Integrable system on partial isometries: a finite dimensional picture
Tomasz Goliński, Alice Barbora Tumpach
TL;DR
This work develops a finite-dimensional realization of an integrable bihamiltonian hierarchy associated with the restricted Grassmannian by restricting to $N\\times M$ matrices and focusing on partial isometries from $\\mathcal{H}_+$ to $\\mathcal{H}_-$. The dynamics are given by Lax flows $\\frac{\\partial}{\\partial t_k^n}\\mu = i^{n+1}[\\mu, H_k^n(\\mu)]$, and under $\\mu_{++}=0$ the evolution reduces to a flow on partial isometries $u$, with $\\partial_{t^n_k}u = i^{n+1}(\\mu H^{n-1}_{k-1}(\\mu))_{--}u$; explicit rank-one solutions exhibit decoupled phase dynamics.
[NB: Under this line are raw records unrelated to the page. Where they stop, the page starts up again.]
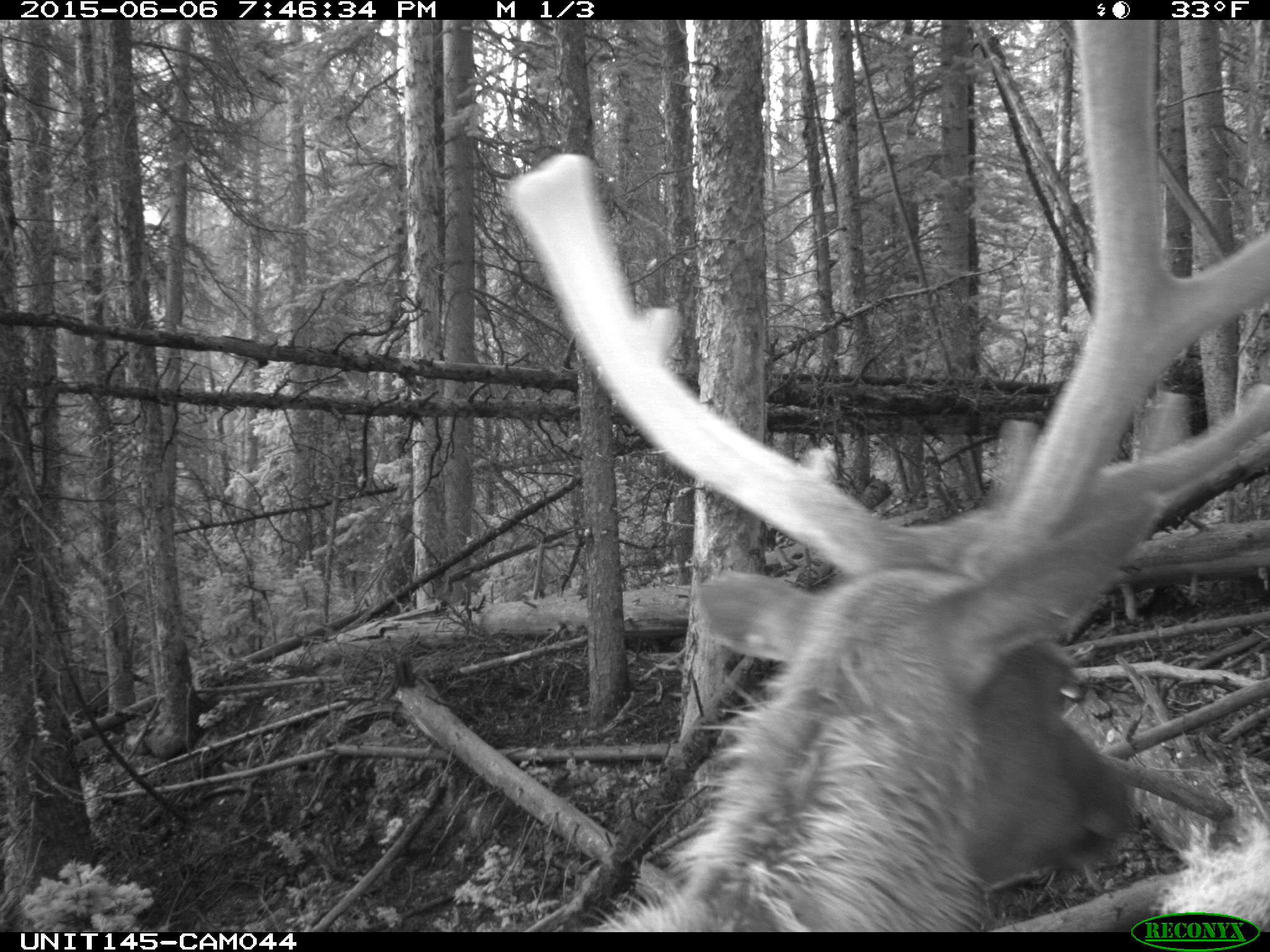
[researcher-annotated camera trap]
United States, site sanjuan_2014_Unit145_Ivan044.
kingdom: Animalia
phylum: Chordata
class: Mammalia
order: Artiodactyla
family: Cervidae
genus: Cervus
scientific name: Cervus elaphus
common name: red deer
In the 2+2 model one obtains fully explicit formulas for the amplitudes and phases, illustrating solvability of the finite-dimensional picture and suggesting extensions to higher rank and optical-system contexts.
Abstract
The aim of the paper is to present the integrable systems on partial isometries which are related to the restricted Grassmannian in finite dimensional context. Some explicit solutions are obtained.